:: Data provided
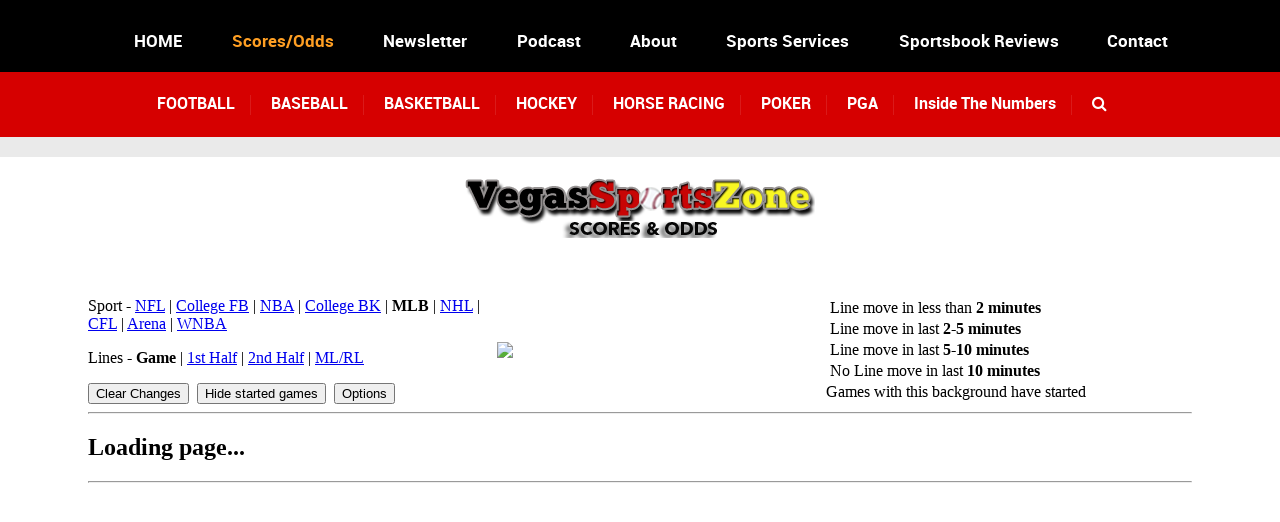

--- FILE ---
content_type: text/html; charset=UTF-8
request_url: https://vegassportszone.com/odds/lines.php
body_size: 791
content:
<html>
<head>
<title>Live Odds</title>
<link rel="stylesheet" media="all" type="text/css" href="http://freeodds.sportsoptions.com/SOFreeOddsServer/odds.css">
<script language="JavaScript" src="http://freeodds.sportsoptions.com/SOFreeOddsServer/combined_Obfs.js" type="text/javascript"></script>
</head>
<body onLoad="javascript:get_books();">

<table cellspacing="0" cellpadding="0" width="1000">
  <tr>
    <td valign="center" class="whitebg-left" width="400">
Sport -
<a href="lines.php?sport=nfl&period=0">NFL</a> | <a href="lines.php?sport=ncaafb&period=0">College FB</a> | <a href="lines.php?sport=nba&period=0">NBA</a> | <a href="lines.php?sport=ncaabb&period=0">College BK</a> | <b>MLB</b> | <a href="lines.php?sport=nhl&period=0">NHL</a> | <a href="lines.php?sport=cfl&period=0">CFL</a> | <a href="lines.php?sport=arena&period=0">Arena</a> | <a href="lines.php?sport=wnba&period=0">WNBA</a><p/>
Lines -
<b>Game</b> | <a href="lines.php?sport=mlb&period=1">1st Half</a> | <a href="lines.php?sport=mlb&period=2">2nd Half</a> | <a href="lines.php?sport=mlb&period=3">ML/RL</a>      <p/>
      <!--Get changes every --><input type="hidden" size="4" id="changes_interval" value="60"><!-- seconds-->
      <input type="button" value="Clear Changes" onClick="clear_changes()">&nbsp;
      <input id="toggle_game_gone_button" type="button" value="Hide started games" onClick="toggle_game_gone()">&nbsp;
      <input type="button" value="Options" onClick="display_options_popup()">
    </td>
    <td valign="center" align="center">
      <a href="http://freeodds.sportsoptions.com/" target="_blank"><img src="http://freeodds.sportsoptions.com/promo/so_oddspage.gif" border="0"></a>
    </td>
    <td valign="center" align="right">
      <table border="0" cellspacing="1" cellpadding="1">
        <tr><td id="show_2_minute_color" class="redbg-right" height="10">&nbsp;Line move in less than <b>2 minutes</b>&nbsp;</td></tr>
        <tr><td id="show_5_minute_color" class="yellowbg-right" height="10">&nbsp;Line move in last <b>2-5 minutes</b>&nbsp;</td></tr>
        <tr><td id="show_10_minute_color" class="greenbg-right" height="10">&nbsp;Line move in last <b>5-10 minutes</b>&nbsp;</td></tr>
        <tr><td class="whitebg-right" height="10">&nbsp;No Line move in last <b>10 minutes</b>&nbsp;</td></tr>
        <tr><td id="show_game_gone_color" class="game-gone-left">Games with this background have started</td></tr>
      </table>
    </td>
  </tr>
</table>
<hr>
<div id="odds_table"><h2>Loading page...</h2><hr></div>
<font color="#FFFFFF"><div id="last_check"></div></font>
<div id="debug"></div>
<script language="JavaScript">
table_width = 940;
nofollow = false;
sport_name = 'mlb';
page_period = '0';
books_url = 'books.php?host=VEGASSPORTSMEDIA';
lines_url = 'schedule.php?host=VEGASSPORTSMEDIA&sport=mlb&period=0';
changes_url = 'schedule.php?host=VEGASSPORTSMEDIA&sport=mlb&period=0';
line_history_url = 'line_history.php?host=VEGASSPORTSMEDIA';
clear_time = GetCookie ("clear-time-" + sport_name + page_period);
if (!clear_time)
  clear_time = 0;
options_popup = document.getElementById ("options_popup");
set_options_popup_values ();

add_banner = false;
var banner_counter = 0;
function get_banner ()
  {
  switch (++banner_counter)
    {
    case 1:  return ('<span style="display:block;background-color:black;"><img src="http://freeodds.sportsoptions.com/images/sports_logo.png"></span>');
    case 2:  return ("the second banner");
    }
  return (""); // empty string for no banner
  }
</script>
</body>
</html>
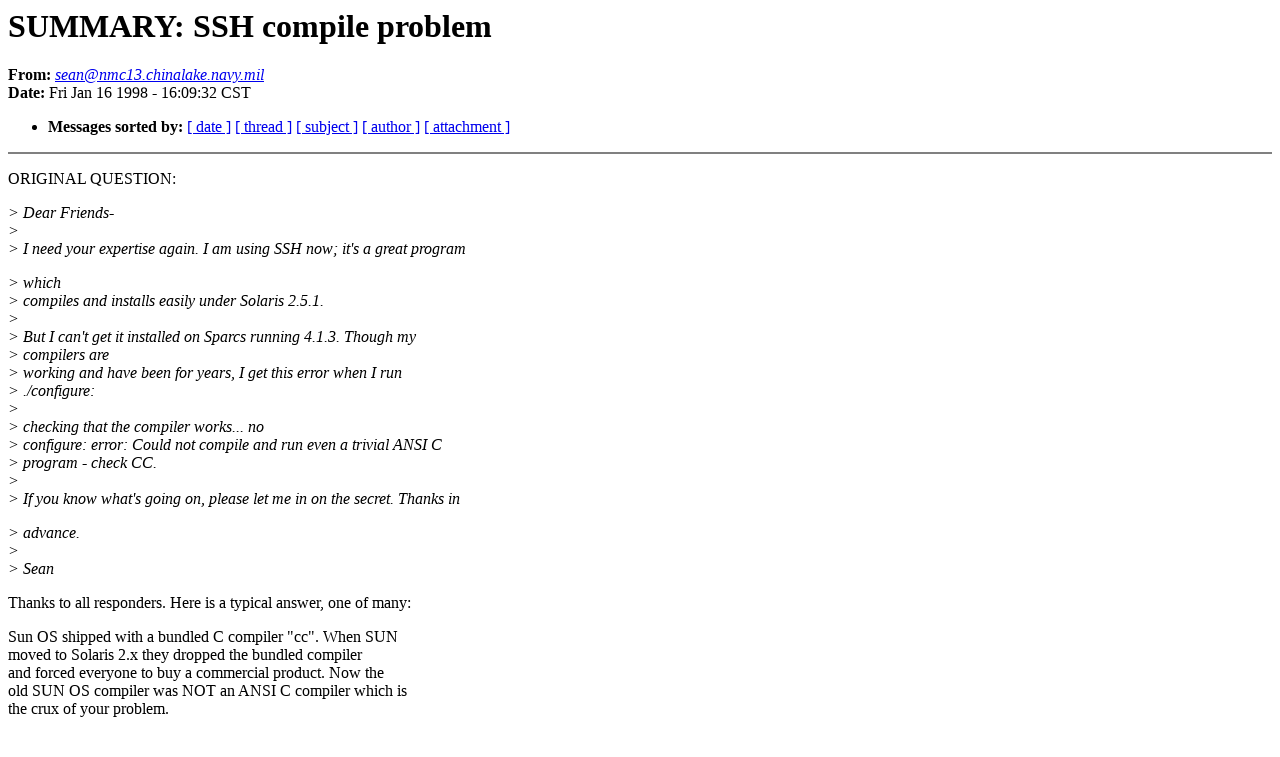

--- FILE ---
content_type: text/html
request_url: https://sunmanagers.org/1998/0074.html
body_size: 5203
content:
<!DOCTYPE HTML PUBLIC "-//W3C//DTD HTML 4.0 Transitional//EN"
                      "http://www.w3.org/TR/REC-html40/loose.dtd">
<html>
<head>
<title>1998: SUMMARY: SSH compile problem</title>
<meta name="Author" content="sean@nmc13.chinalake.navy.mil (sean@nmc13.chinalake.navy.mil)">
<meta name="Subject" content="SUMMARY: SSH compile problem">
</head>
<body bgcolor="#FFFFFF" text="#000000">
<h1>SUMMARY: SSH compile problem</h1>
<!-- received="Fri Jan 16 19:45:31 1998" -->
<!-- isoreceived="19980117014531" -->
<!-- sent="Fri, 16 Jan 1998 14:09:32 -0800" -->
<!-- isosent="19980116220932" -->
<!-- name="sean@nmc13.chinalake.navy.mil" -->
<!-- email="sean@nmc13.chinalake.navy.mil" -->
<!-- subject="SUMMARY: SSH compile problem" -->
<!-- id="34BFDA9C.F65D0F84@nmc13.chinalake.navy.mil" -->
<!-- expires="-1" -->
<strong>From:</strong> <a href="mailto:sean@nmc13.chinalake.navy.mil?Subject=Re:%20SUMMARY:%20SSH%20compile%20problem%2526In-Reply-To=%2526lt;34BFDA9C.F65D0F84@nmc13.chinalake.navy.mil&gt;"><em>sean@nmc13.chinalake.navy.mil</em></a><br>
<strong>Date:</strong> Fri Jan 16 1998 - 16:09:32 CST
<p>
<!-- next="start" -->
<ul>
<!-- nextthread="start" -->
<!-- reply="end" -->
<li><strong>Messages sorted by:</strong> 
<a href="date.html#74">[ date ]</a>
<a href="index.html#74">[ thread ]</a>
<a href="subject.html#74">[ subject ]</a>
<a href="author.html#74">[ author ]</a>
<a href="attachment.html">[ attachment ]</a>
</ul>
<hr noshade><p>
<!-- body="start" -->
<p>
ORIGINAL QUESTION:
<br>
<p><em>&gt; Dear Friends-
</em><br>
<em>&gt;
</em><br>
<em>&gt; I need your expertise again.  I am using SSH now; it's a great program
</em><br>
<p><em>&gt; which
</em><br>
<em>&gt; compiles and installs easily under Solaris 2.5.1.
</em><br>
<em>&gt;
</em><br>
<em>&gt; But I can't get it installed on Sparcs running 4.1.3.  Though my
</em><br>
<em>&gt; compilers are
</em><br>
<em>&gt; working and have been for years, I get this error when I run
</em><br>
<em>&gt; ./configure:
</em><br>
<em>&gt;
</em><br>
<em>&gt; checking that the compiler works... no
</em><br>
<em>&gt; configure: error: Could not compile and run even a trivial ANSI C
</em><br>
<em>&gt; program - check CC.
</em><br>
<em>&gt;
</em><br>
<em>&gt; If you know what's going on, please let me in on the secret. Thanks in
</em><br>
<p><em>&gt; advance.
</em><br>
<em>&gt;
</em><br>
<em>&gt; Sean
</em><br>
<p><p>Thanks to all responders. Here is a typical answer, one of many:
<br>
<p>Sun OS shipped with a bundled C compiler &quot;cc&quot;. When SUN
<br>
moved to Solaris 2.x they dropped the bundled compiler
<br>
and forced everyone to buy a commercial product. Now the
<br>
old SUN OS compiler was NOT an ANSI C compiler which is
<br>
the crux of your problem.
<br>
<p>Solution is to get the free GNU &quot;gcc&quot; compiler and install
<br>
it on the SUN OS box. This IS an ANSI compiler. Naturally
<br>
to do this you need to compile &quot;gcc&quot; which means you need
<br>
a C compiler.... However you really only need a very dumm
<br>
C compiler for this and &quot;cc&quot; on SUN OS will do fine.
<br>
<p><p>Dr Peter Watkins.
<br>
+----------------------------------------------+----------------------------+
<br>
<p>| Joint Research Centre,
<br>
|                            |
<br>
| Institute of Advanced Materials,             |  Tel:
<br>
(+31)-224-565120   |
<br>
| Commission of the European Communities,      |  Fax:
<br>
(+31)-224-561251   |
<br>
| P.O. Box 2,                                  |  Email:
<br>
<a href="mailto:peter@jrc.nl?Subject=Re:%20SUMMARY:%20SSH%20compile%20problem%2526In-Reply-To=%2526lt;34BFDA9C.F65D0F84@nmc13.chinalake.navy.mil&gt;">peter@jrc.nl</a>      |
<br>
| 1755 ZG Petten,                              |  http:
<br>
???               |
<br>
| The Netherlands.
<br>
|                            |
<br>
+----------------------------------------------+----------------------------+
<br>
<p><p><p><p>Thanks also to:
<br>
<p>Michael T Pins
<br>
Richard Dodds
<br>
Chad L. Cook
<br>
Bob Hoffman
<br>
Nick Ayoub
<br>
David Wolfskill
<br>
Birger A. Wathne
<br>
<p><p><pre>
--
\_\_\_\_\_\_\_\_\_\_\_\_\_\_\_\_\_\_\_\_\_\_\_\_\_\_\_\_\_\_\_
<p>  Sean Harvey   OAO Corp  <a href="mailto:sean@nmc13.chinalake.navy.mil?Subject=Re:%20SUMMARY:%20SSH%20compile%20problem%2526In-Reply-To=%2526lt;34BFDA9C.F65D0F84@nmc13.chinalake.navy.mil&gt;">sean@nmc13.chinalake.navy.mil</a>
     Ridgecrest CA  (619)939-2199
<p>   Affluenza: The virus of overconsumption.  Symtoms include not
   realizing one has enough and the continual persuit of more.
<p>\_\_\_\_\_\_\_\_\_\_\_\_\_\_\_\_\_\_\_\_\_\_\_\_\_\_\_\_\_\_\_
</pre>
<p><!-- body="end" -->
<hr noshade>
<ul>
<!-- next="start" -->
<!-- nextthread="start" -->
<!-- reply="end" -->
<li><strong>Messages sorted by:</strong> 
<a href="date.html#74">[ date ]</a>
<a href="index.html#74">[ thread ]</a>
<a href="subject.html#74">[ subject ]</a>
<a href="author.html#74">[ author ]</a>
<a href="attachment.html">[ attachment ]</a>
</ul>
<!-- trailer="footer" -->
<hr noshade>
<p>
<small>
<em>
This archive was generated by <a href="http://www.hypermail.org/">hypermail 2.1.2</a> 
: <em>Fri Sep 28 2001 - 23:12:29 CDT</em>
</em>
</small>
</body>
</html>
::::
▶ [Work to complete]:
Note which lines carry the word "valign" in the material, then copy each of them.

▶ [Solution]:
    <td valign="center" class="whitebg-left" width="400">
    <td valign="center" align="center">
    <td valign="center" align="right">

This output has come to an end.